━━━━━ STUDY TEXT
Environment: By purchasing your produce at a local farm or store, you are also protecting the environment from excess pollution and shipping energies. Think of the amount of energy used, vehicle pollution exercised, and overall waste of shipping materials and transport that would be involved with purchasing out of town. By buying locally, you can easily cut down on the environmental burden.

Variety: A great thing about choosing to eat locally and in season, is that you are able to purchase the fruits and vegetables that wouldn't necessarily be able to travel. Typically, farmers will set aside a bunch of more strong produce that can endure the rigors of shipping, while keeping a wider variety of produce that is more ripe and less travel-weary than others. You gain the value of this great variety of taste.
━━━━━━━━━━
PROMPT A:
Translate this sentence from the passage on buying local produce into Spanish: "By buying locally, you can easily cut down on the environmental burden."
PROMPT B:
In the passage on buying local produce, what kind of produce do farmers typically set aside?
━━━━━ DATA EXTRACT
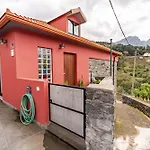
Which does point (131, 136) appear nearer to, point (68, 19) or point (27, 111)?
point (27, 111)

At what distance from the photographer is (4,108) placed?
5.10 meters

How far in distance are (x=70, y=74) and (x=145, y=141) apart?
505cm

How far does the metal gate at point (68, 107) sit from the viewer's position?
2893 millimetres

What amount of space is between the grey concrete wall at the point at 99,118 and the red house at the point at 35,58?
1.52 metres

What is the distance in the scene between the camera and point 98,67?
10.6 m

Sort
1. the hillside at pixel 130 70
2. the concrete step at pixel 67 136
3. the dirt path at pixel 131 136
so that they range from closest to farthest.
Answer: the concrete step at pixel 67 136 < the dirt path at pixel 131 136 < the hillside at pixel 130 70

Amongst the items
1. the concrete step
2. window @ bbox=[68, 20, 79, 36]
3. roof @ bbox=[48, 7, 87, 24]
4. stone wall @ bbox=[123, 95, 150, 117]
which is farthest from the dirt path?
roof @ bbox=[48, 7, 87, 24]

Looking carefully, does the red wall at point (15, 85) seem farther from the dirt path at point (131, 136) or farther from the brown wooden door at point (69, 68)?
the brown wooden door at point (69, 68)

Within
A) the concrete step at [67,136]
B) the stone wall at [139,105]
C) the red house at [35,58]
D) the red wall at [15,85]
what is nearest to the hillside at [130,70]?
the stone wall at [139,105]

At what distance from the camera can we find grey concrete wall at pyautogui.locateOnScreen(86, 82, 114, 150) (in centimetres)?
229

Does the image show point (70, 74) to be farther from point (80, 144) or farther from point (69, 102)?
point (80, 144)

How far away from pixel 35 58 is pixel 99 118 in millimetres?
3966

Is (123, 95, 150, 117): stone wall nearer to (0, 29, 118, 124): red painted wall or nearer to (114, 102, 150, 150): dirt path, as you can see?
(114, 102, 150, 150): dirt path

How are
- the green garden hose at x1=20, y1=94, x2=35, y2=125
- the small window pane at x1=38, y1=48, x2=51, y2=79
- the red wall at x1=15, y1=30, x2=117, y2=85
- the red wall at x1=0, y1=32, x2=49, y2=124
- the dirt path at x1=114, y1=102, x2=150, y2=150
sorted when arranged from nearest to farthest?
the dirt path at x1=114, y1=102, x2=150, y2=150, the red wall at x1=0, y1=32, x2=49, y2=124, the green garden hose at x1=20, y1=94, x2=35, y2=125, the red wall at x1=15, y1=30, x2=117, y2=85, the small window pane at x1=38, y1=48, x2=51, y2=79
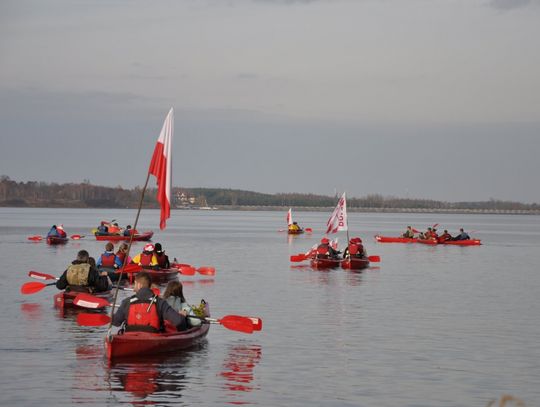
━━━━━━━━━━
ANSWER AREA A:
Al comprar localmente, puedes reducir fácilmente la carga ambiental.

ANSWER AREA B:
More strong produce that can endure the rigors of shipping.